Texte –
:::::

    Avant, on avait du mal à surpasser la réaction concurrente d’évolution de l’hydrogène (HER) dans le milieu, et on avait des problèmes de stabilité du complexe. Mais maintenant on arrive à obtenir des bons résultats. Le but est maintenant de vraiment bien comprendre les mécanismes réactionnels pour rendre viable ces procédés.

    Toujours dans le but d’avoir un procédé plus respectueux de l’environnement, j’essaye d’utiliser des métaux de transition qui sont abondants et peu chers (nickel, fer…) à la place de métaux nobles. 

    Cristaux d'un complexe fer-PNP. Crédits : Alberto Piccoli
    Cristaux d'un complexe fer-PNP. Crédits : Alberto Piccoli
    • Comment es-tu encadré et entouré sur cette thèse ?  

    Marcello Gennari est mon superviseur et Matthieu Koepf mon co-supersiveur, respectivement au Département de Chimie Moléculaire et au Laboratoire de Chimie et Biologie des Métaux à Grenoble.

:::::

Consignes –
a: Selon l'entretien sur la thèse en chimie, qui est le superviseur de la thèse ?
b: Recopiez le passage de l'entretien sur la thèse en chimie qui va de « Avant, on avait » jusqu'à « de métaux nobles. ».
c: Poursuivez l'entretien sur la thèse en chimie à partir de sa dernière phrase.
Les entrées ci-dessous ne jouent aucun rôle dans cet exercice.

Données enregistrées:
:::::

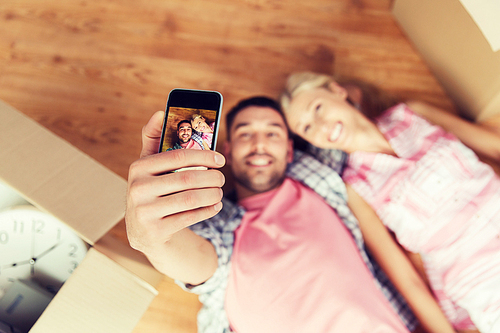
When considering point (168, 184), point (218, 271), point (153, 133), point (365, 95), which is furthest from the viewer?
point (365, 95)

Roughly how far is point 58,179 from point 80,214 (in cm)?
11

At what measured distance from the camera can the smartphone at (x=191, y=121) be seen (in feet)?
1.98

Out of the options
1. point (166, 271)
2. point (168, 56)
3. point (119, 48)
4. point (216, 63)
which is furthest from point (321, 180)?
point (119, 48)

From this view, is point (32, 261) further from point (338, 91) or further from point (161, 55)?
point (338, 91)

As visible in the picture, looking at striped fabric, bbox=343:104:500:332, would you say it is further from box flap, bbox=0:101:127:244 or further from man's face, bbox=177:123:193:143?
box flap, bbox=0:101:127:244

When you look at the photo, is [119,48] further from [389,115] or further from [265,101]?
[389,115]

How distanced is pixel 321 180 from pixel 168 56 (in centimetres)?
96

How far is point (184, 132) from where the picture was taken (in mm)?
607

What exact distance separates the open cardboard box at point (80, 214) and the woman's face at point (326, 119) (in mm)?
706

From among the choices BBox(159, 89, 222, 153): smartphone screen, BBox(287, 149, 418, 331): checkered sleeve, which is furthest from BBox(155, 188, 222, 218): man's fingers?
BBox(287, 149, 418, 331): checkered sleeve

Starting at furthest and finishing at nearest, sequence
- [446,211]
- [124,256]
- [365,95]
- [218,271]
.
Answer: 1. [365,95]
2. [446,211]
3. [218,271]
4. [124,256]

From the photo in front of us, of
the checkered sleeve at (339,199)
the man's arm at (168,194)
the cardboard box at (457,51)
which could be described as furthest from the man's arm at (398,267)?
the man's arm at (168,194)

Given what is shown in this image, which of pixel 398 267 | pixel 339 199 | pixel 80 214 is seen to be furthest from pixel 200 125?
pixel 398 267

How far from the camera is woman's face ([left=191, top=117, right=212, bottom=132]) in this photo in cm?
61
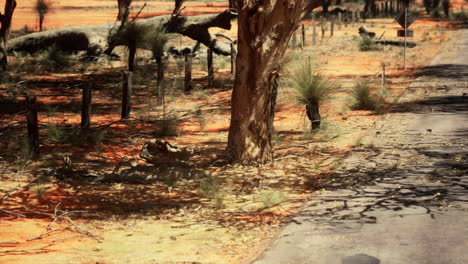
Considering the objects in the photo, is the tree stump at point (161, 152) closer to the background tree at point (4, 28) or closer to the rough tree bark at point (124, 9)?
the rough tree bark at point (124, 9)

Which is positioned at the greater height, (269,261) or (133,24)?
(133,24)

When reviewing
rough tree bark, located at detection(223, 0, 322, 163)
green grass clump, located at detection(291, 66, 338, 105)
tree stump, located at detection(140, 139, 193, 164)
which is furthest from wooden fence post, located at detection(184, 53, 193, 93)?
tree stump, located at detection(140, 139, 193, 164)

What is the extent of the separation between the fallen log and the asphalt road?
426 inches

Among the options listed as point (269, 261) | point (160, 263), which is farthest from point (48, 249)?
point (269, 261)

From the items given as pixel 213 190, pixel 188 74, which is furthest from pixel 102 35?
pixel 213 190

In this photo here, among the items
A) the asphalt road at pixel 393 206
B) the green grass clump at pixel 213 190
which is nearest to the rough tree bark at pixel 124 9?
the asphalt road at pixel 393 206

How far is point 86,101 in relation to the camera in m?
14.0

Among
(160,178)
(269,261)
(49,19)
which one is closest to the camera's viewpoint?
(269,261)

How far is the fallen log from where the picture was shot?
24.3 m

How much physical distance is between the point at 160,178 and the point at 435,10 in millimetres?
48584

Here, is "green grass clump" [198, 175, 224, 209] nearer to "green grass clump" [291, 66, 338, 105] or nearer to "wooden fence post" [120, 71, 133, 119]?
"green grass clump" [291, 66, 338, 105]

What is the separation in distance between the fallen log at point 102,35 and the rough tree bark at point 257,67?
39.3ft

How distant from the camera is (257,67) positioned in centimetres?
1138

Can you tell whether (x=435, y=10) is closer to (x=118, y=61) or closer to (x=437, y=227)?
(x=118, y=61)
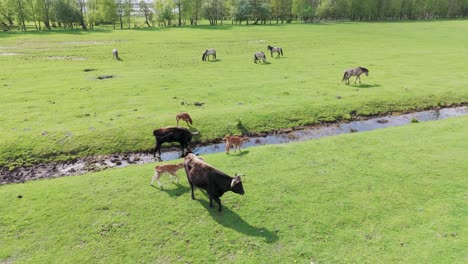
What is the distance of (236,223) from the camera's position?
10383mm

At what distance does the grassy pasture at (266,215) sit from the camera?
9234mm

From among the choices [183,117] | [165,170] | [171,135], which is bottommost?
[165,170]

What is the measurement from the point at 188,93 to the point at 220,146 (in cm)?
918

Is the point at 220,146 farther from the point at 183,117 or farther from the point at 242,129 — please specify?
the point at 183,117

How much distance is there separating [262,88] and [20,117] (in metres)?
17.9

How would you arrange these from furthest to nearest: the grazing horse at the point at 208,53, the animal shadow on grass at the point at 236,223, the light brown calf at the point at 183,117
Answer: the grazing horse at the point at 208,53
the light brown calf at the point at 183,117
the animal shadow on grass at the point at 236,223

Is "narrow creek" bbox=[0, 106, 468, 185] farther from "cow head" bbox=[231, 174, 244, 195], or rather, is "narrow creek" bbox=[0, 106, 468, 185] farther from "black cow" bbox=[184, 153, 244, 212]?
"cow head" bbox=[231, 174, 244, 195]

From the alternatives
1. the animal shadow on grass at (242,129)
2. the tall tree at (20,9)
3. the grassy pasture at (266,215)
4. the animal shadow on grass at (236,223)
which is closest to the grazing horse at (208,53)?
the animal shadow on grass at (242,129)

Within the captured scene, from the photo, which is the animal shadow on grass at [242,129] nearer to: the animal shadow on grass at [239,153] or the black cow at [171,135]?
the animal shadow on grass at [239,153]

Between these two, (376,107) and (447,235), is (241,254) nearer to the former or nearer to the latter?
(447,235)

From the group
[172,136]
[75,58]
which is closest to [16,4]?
[75,58]

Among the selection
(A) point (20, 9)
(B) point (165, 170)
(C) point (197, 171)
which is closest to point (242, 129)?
(B) point (165, 170)

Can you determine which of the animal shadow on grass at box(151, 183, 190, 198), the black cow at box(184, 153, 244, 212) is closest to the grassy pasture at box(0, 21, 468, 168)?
the animal shadow on grass at box(151, 183, 190, 198)

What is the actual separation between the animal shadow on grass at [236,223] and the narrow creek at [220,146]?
6073mm
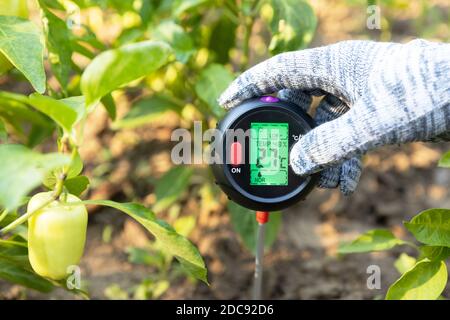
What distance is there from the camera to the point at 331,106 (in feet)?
4.01

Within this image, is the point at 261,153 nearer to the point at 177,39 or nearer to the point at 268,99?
the point at 268,99

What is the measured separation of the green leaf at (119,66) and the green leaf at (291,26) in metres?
0.48

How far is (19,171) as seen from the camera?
800mm

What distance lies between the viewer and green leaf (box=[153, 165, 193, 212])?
65.6 inches

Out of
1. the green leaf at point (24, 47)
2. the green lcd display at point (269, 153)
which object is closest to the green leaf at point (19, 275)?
the green leaf at point (24, 47)

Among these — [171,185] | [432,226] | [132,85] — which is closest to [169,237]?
[432,226]

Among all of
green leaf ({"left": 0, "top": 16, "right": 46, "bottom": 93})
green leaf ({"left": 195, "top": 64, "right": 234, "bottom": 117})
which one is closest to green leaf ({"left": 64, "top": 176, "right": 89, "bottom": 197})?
green leaf ({"left": 0, "top": 16, "right": 46, "bottom": 93})

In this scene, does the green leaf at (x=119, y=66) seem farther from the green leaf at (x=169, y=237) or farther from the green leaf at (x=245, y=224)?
the green leaf at (x=245, y=224)

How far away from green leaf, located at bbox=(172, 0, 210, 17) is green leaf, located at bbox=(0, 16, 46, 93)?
38 cm

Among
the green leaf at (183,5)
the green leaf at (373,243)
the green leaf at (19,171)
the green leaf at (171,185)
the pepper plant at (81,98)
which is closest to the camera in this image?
the green leaf at (19,171)

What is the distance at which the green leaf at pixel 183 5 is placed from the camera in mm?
1375

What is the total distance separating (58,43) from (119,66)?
395 millimetres
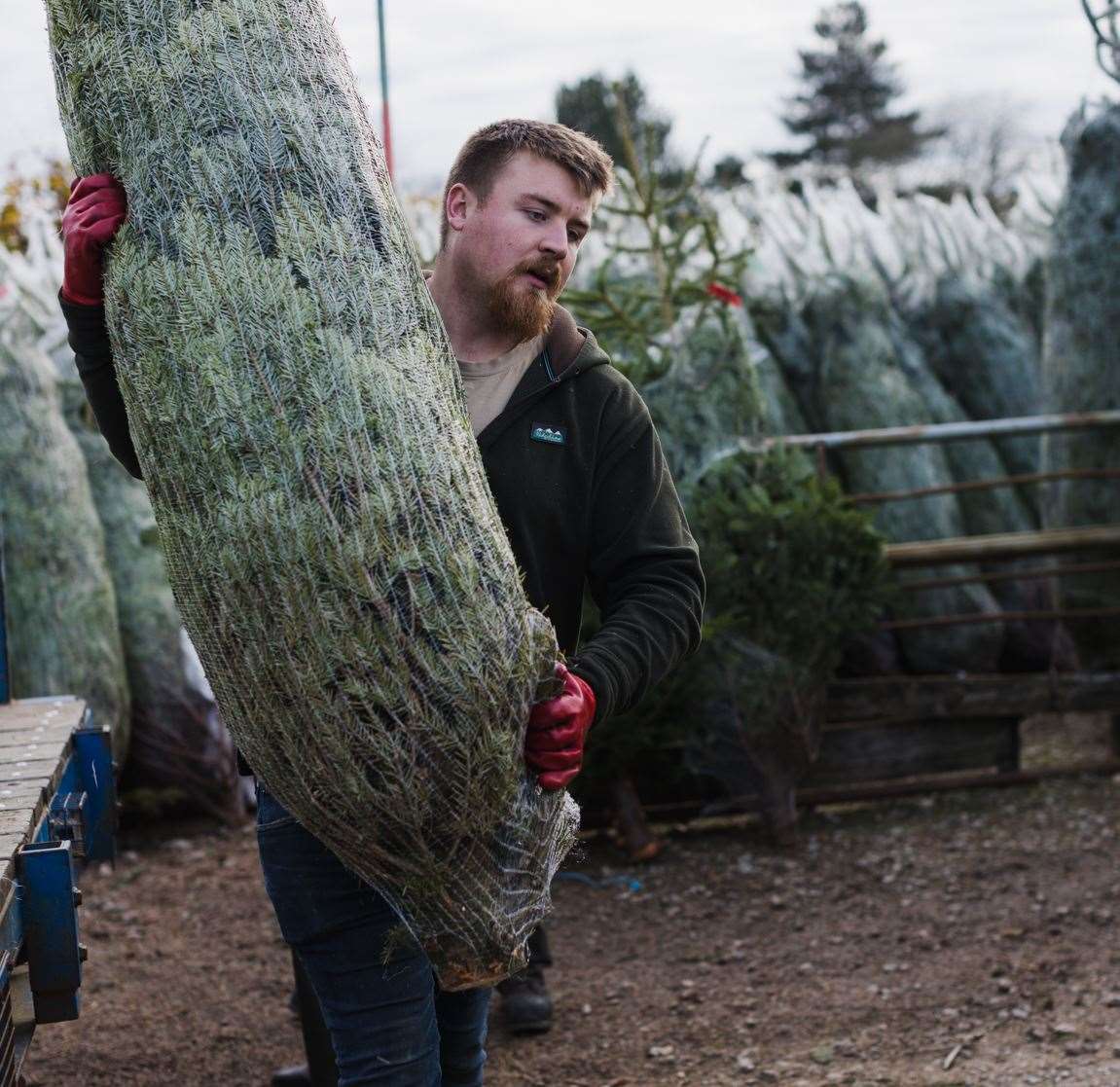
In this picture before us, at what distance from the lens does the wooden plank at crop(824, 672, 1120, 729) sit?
18.4ft

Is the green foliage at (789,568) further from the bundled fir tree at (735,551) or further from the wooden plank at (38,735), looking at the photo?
the wooden plank at (38,735)

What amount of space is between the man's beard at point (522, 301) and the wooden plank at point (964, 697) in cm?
347

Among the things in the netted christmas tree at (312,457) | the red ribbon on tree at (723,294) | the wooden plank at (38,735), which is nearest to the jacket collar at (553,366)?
the netted christmas tree at (312,457)

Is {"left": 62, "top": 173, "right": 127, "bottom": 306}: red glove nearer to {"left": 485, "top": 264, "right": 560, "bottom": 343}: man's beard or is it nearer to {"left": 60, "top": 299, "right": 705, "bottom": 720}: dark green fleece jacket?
{"left": 60, "top": 299, "right": 705, "bottom": 720}: dark green fleece jacket

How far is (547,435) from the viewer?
2.35 metres

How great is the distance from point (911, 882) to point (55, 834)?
3303 millimetres

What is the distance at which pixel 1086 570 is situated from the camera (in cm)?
596

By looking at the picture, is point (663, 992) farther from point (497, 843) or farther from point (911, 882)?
point (497, 843)

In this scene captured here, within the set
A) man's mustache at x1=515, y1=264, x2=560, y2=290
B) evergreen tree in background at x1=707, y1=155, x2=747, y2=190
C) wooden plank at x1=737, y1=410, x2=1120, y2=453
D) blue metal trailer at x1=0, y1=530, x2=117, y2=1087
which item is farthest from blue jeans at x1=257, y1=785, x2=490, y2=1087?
evergreen tree in background at x1=707, y1=155, x2=747, y2=190

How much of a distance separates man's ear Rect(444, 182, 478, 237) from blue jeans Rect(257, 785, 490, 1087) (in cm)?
103

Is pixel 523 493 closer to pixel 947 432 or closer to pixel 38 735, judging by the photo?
pixel 38 735

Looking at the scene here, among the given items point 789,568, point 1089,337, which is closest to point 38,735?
point 789,568

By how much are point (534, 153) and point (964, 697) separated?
157 inches

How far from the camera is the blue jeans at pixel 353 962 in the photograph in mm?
2213
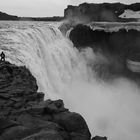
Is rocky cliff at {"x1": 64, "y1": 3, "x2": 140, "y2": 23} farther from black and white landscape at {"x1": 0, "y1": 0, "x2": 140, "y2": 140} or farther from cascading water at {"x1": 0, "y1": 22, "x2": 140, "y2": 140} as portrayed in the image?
cascading water at {"x1": 0, "y1": 22, "x2": 140, "y2": 140}

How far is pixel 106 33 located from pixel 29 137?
30.1 metres

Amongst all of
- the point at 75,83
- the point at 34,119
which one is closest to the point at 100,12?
the point at 75,83

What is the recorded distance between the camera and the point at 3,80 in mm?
12180

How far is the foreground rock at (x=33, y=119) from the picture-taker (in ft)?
24.9

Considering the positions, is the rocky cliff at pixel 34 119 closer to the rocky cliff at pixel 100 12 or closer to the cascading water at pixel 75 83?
the cascading water at pixel 75 83

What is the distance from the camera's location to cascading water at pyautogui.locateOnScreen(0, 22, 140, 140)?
709 inches

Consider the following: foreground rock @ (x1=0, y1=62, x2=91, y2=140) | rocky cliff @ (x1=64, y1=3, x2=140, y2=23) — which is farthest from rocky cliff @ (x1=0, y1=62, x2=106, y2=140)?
rocky cliff @ (x1=64, y1=3, x2=140, y2=23)

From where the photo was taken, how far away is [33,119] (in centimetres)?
867

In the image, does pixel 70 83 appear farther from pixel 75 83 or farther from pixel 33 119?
pixel 33 119

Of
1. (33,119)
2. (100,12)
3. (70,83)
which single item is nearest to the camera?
(33,119)

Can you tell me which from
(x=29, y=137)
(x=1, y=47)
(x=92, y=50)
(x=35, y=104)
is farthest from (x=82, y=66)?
(x=29, y=137)

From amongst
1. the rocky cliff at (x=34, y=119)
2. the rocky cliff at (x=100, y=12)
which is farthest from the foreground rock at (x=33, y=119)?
the rocky cliff at (x=100, y=12)

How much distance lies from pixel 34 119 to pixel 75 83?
53.1 feet

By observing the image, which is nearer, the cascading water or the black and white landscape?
the black and white landscape
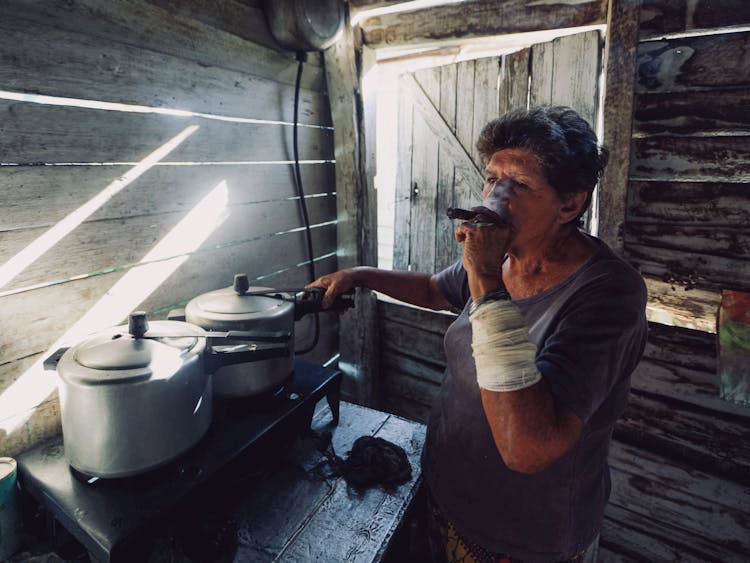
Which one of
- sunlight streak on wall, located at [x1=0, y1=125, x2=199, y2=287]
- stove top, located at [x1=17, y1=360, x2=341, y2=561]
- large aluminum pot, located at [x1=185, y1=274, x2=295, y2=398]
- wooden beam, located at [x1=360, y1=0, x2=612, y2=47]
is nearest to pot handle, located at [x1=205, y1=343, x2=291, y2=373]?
large aluminum pot, located at [x1=185, y1=274, x2=295, y2=398]

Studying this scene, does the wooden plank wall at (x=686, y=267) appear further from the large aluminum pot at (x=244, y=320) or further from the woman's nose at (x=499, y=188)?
the large aluminum pot at (x=244, y=320)

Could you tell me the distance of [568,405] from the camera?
3.47 ft

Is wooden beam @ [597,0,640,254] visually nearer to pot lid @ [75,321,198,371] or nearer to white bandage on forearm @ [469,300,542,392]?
white bandage on forearm @ [469,300,542,392]

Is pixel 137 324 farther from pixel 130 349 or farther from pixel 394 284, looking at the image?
pixel 394 284

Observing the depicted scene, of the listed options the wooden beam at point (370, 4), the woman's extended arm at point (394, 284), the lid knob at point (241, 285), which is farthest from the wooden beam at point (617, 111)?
the lid knob at point (241, 285)

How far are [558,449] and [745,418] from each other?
5.10 ft

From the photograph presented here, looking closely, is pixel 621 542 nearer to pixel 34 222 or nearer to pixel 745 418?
pixel 745 418

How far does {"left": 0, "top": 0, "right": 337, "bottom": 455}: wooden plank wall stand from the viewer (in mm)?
1407

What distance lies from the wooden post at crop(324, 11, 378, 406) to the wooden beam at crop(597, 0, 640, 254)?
1.38 m

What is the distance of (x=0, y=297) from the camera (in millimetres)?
1379

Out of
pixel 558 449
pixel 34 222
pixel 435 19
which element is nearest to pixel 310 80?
pixel 435 19

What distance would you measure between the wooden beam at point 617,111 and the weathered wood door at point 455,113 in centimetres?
51

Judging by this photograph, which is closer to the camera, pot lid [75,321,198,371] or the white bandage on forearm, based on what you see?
the white bandage on forearm

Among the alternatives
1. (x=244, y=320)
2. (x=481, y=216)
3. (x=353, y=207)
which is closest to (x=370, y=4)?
(x=353, y=207)
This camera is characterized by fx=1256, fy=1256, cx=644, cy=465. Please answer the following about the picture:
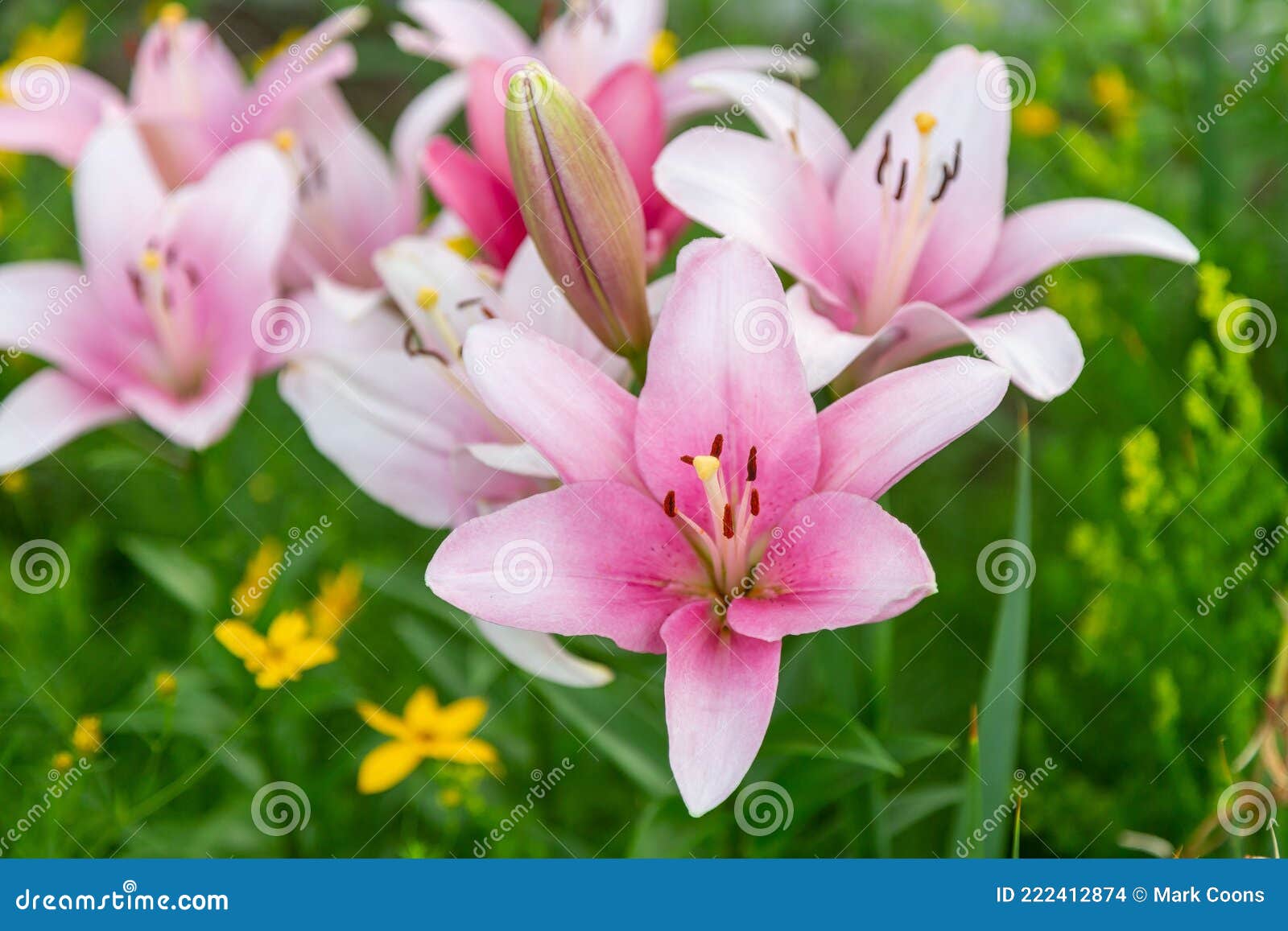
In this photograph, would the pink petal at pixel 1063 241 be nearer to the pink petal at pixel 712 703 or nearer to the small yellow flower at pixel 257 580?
the pink petal at pixel 712 703

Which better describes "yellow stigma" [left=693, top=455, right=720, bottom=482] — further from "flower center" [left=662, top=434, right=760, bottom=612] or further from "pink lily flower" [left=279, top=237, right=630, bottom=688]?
"pink lily flower" [left=279, top=237, right=630, bottom=688]

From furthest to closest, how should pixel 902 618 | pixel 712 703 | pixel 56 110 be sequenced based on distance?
pixel 902 618, pixel 56 110, pixel 712 703

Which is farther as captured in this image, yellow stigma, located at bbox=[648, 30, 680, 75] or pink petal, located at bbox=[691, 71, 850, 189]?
yellow stigma, located at bbox=[648, 30, 680, 75]

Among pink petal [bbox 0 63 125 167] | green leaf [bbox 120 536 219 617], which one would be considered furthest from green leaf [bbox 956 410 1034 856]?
pink petal [bbox 0 63 125 167]

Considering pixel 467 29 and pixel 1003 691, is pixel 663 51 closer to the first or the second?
pixel 467 29

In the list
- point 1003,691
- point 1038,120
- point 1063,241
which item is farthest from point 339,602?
point 1038,120

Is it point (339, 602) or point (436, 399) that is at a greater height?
point (436, 399)

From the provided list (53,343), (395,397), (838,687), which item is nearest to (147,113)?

:::::

Corrigé –
a: Marcello Gennari.

b:
Avant, on avait du mal à surpasser la réaction concurrente d’évolution de l’hydrogène (HER) dans le milieu, et on avait des problèmes de stabilité du complexe. Mais maintenant on arrive à obtenir des bons résultats. Le but est maintenant de vraiment bien comprendre les mécanismes réactionnels pour rendre viable ces procédés.

    Toujours dans le but d’avoir un procédé plus respectueux de l’environnement, j’essaye d’utiliser des métaux de transition qui sont abondants et peu chers (nickel, fer…) à la place de métaux nobles.

c:
    Je suis également entouré des autres jeunes de DefiCO2. DefiCO2 a été une bonne opportunité pour créer du lien dès le début de ma thèse avec d’autres doctorant·es et postdocs qui travaillent sur différents sujets, dans différents laboratoires. Avoir un petit groupe de jeunes nous a permis de s’entraider, nous avons par exemple brainstormé ensemble et nous nous sommes réunis pour vulgariser nos travaux. Nous nous voyons également de temps en temps de manière informelle.

    DefiCO2 a été une bonne opportunité pour créer du lien dès le début de ma thèse avec d’autres doctorant·es et postdocs qui travaillent sur différents sujets, dans différents laboratoires.

    • Que penses-tu du captage du carbone et de son utilisation, thématique commune sur laquelle travaillent les scientifiques de DefiCO2 ?

    Quand on fait de la recherche, on tend à se concentrer sur notre sujet uniquement, dans mon cas la conversion du CO2. Maintenant, grâce au côté interdisciplinaire du projet, je comprends mieux le contexte. J’ai par exemple une vision globale de comment le CO2 est capturé, purifié, et les enjeux sur la réglementation.

    Pour moi, le défi technique associé à la transformation chimique du CO2 est motivant, mais j’apprécie aussi beaucoup qu’il y ai de possible applications futures pour la protection de l’environnement.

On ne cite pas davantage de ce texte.